Vanessa Morales (VM): Hey Felicia! We are so thrilled to have you in our office as our Kendra Chan Conservation Fellow! What led you to a career with the U.S. Fish and Wildlife Service?
Felicia Aasand (FA): I worked in the restaurant industry for the last 16 years, since I was a sophomore in high school. Once I was a senior, I enrolled in a program that allowed me to take college-level classes at my local community college, but after graduating, I realized I wasn’t ready to be a full-time student because I didn’t know which area I wanted to study. I thought about majoring in chemistry, then chemical engineering, and so I took every single math and science class except for biological sciences. None of them worked out, so I stopped going to school around 19. I then worked various restaurant jobs, sometimes two or three. When I was 28 years old, I realized I wanted to get more fulfillment from life. I really wanted to do something in environmental science because in between those years, I was recreating outdoors a lot, hiking, backpacking, and snowboarding. I wanted to help conserve the ecosystems and the animals within them because I was always out there enjoying them.

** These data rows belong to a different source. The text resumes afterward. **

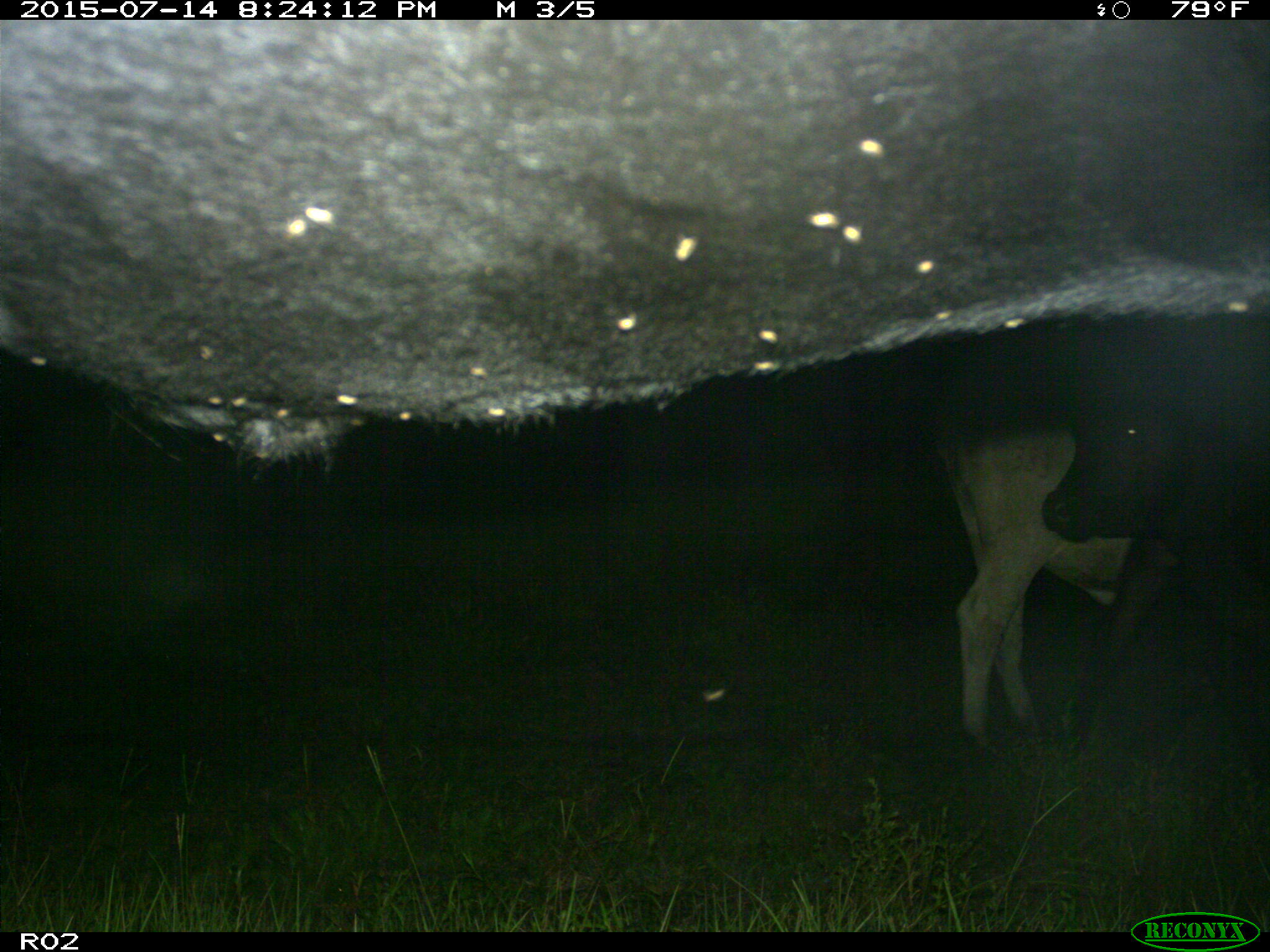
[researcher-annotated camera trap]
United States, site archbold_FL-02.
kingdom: Animalia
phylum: Chordata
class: Mammalia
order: Artiodactyla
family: Bovidae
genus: Bos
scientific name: Bos taurus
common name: domestic cow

I went back to that same community college and began taking biology courses before transferring to Oregon State University. My degree is in Fisheries, Wildlife, and Conservation sciences. It’s kind of amazing how specific it is, but also exactly what I was looking for this whole time.
VM: Wow! What a story! Changing your career is a huge step that requires a lot of work. Sounds like you’re also very adventurous in the outdoors! Where does that stem from?

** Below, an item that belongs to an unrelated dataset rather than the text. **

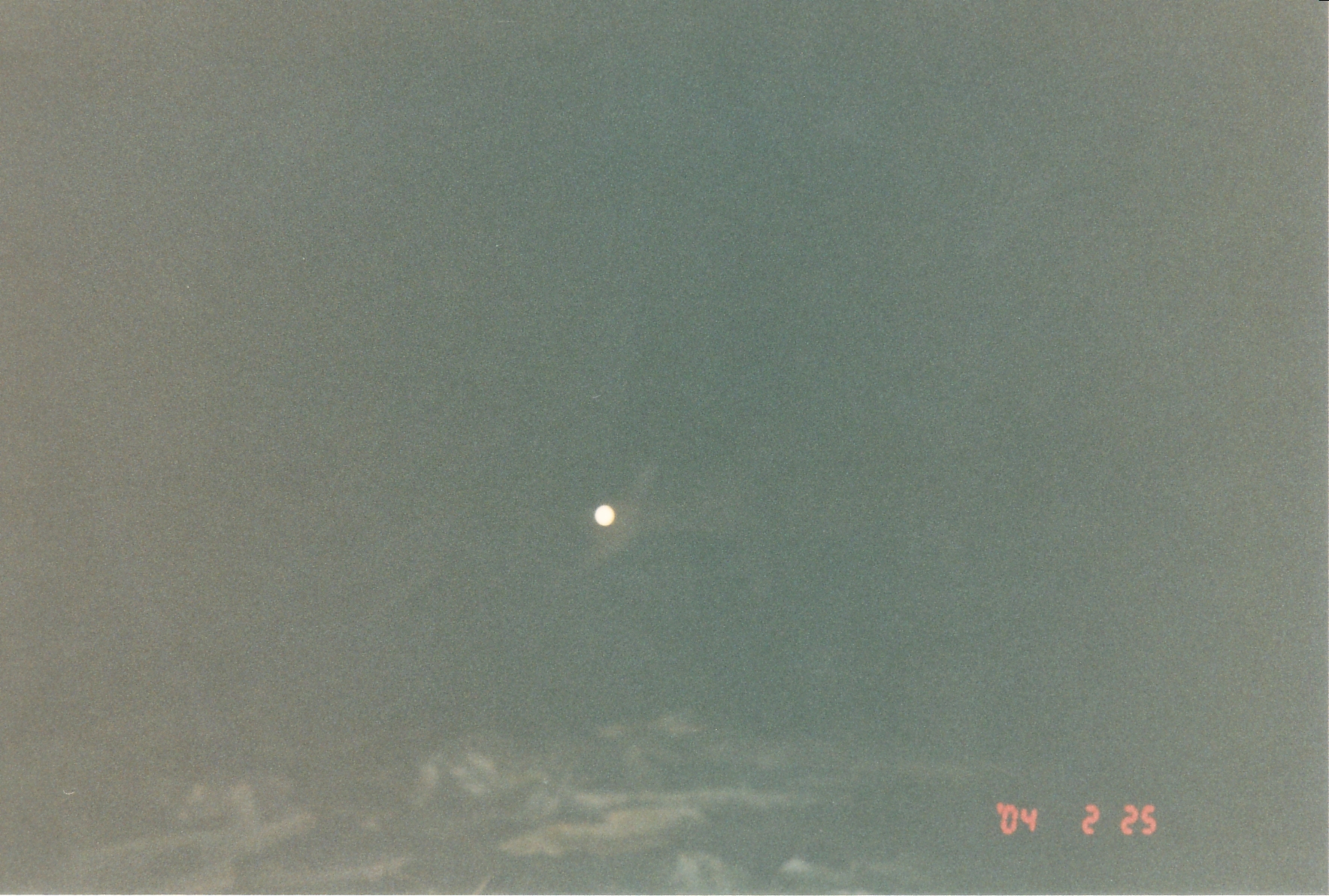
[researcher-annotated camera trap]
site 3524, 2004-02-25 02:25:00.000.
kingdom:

FA: Growing up, my mom would take my twin sister and I out hiking. We often went fishing for salmon and have always enjoyed the outdoors.
VM: I am so glad your position gets you outside often! What is your project for the Kendra Chan Conservation Fellowship?

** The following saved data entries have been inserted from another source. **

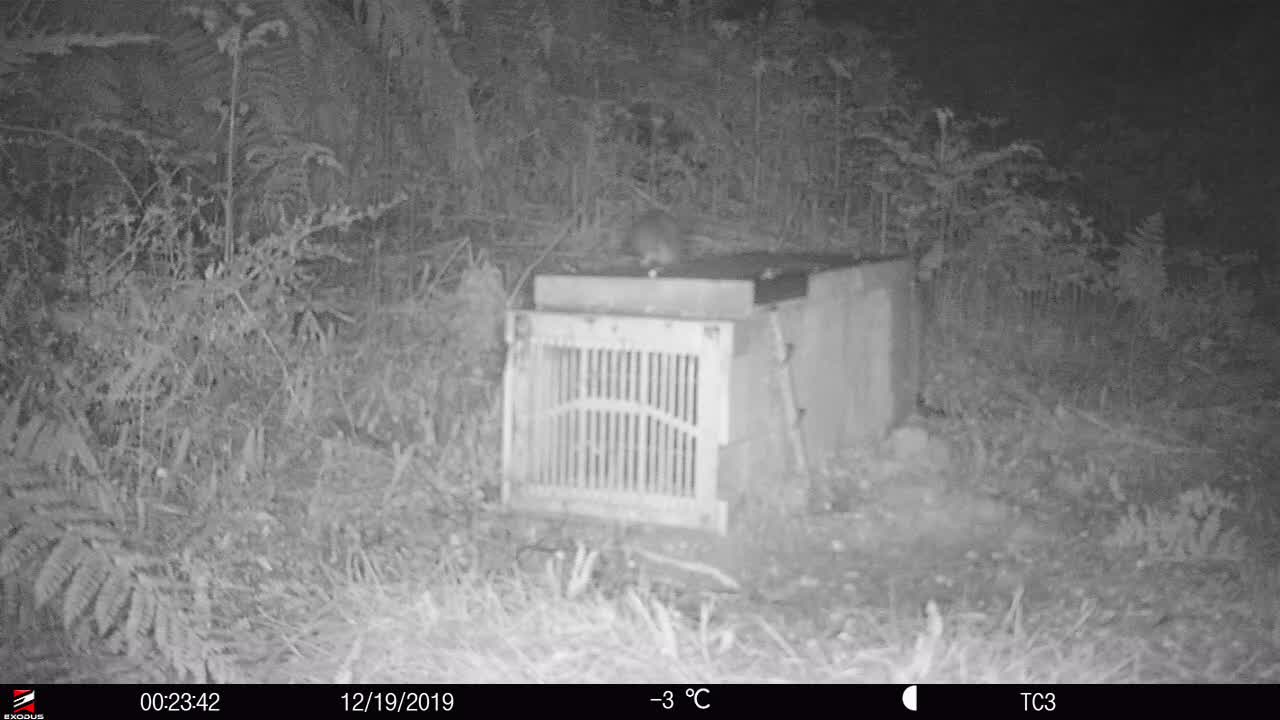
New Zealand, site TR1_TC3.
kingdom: Animalia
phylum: Chordata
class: Mammalia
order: Rodentia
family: Muridae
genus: Rattus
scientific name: Rattus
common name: rat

FA: I am collecting pre-restoration data at five locations for planting milkweeds. I am also doing bird point count surveys, and plant and monarch surveys with my team. I am learning about what these locations are like before planting milkweeds.
VM: Sounds like an interesting project! Are there skills that you bring from your previous roles that help you with your current work?
FA: I think that everybody should work in a restaurant for their first job or at least work in a restaurant at one point in their life because it gives you great customer service skills that help you interact with people. This translates really well for conservation because you have to speak with a lot of stakeholders and partners, so you have to be able to be very receptive to their feelings and perspectives. Working in a restaurant helped me become very detail-oriented, which really helps in surveying and data collection. And of course, multitasking!
VM: Absolutely! Do you have any advice for someone who is looking to transition into a career in conservation or someone who wants to change industries?
FA: I say go for it! You’re never too old, it is never too late, everyone is on their own timeline. You don’t have to go down the same path as everyone else. If you want something, make that change in your life.
VM: I agree! Thank you so much for sharing your story. Before we close out, can you share how you spend your free time?
FA: I am a hiker and a backpacker, and I have an Australian shepherd who loves to join!
VM: Thank you, Felicia! We so appreciate having you at the Ventura Fish and Wildlife Office!
FA: Thank you! I am so grateful to be a Kendra Chan Conservation Fellow. Although I never met her, I feel so connected to her, and grateful to have been chosen to carry on her legacy.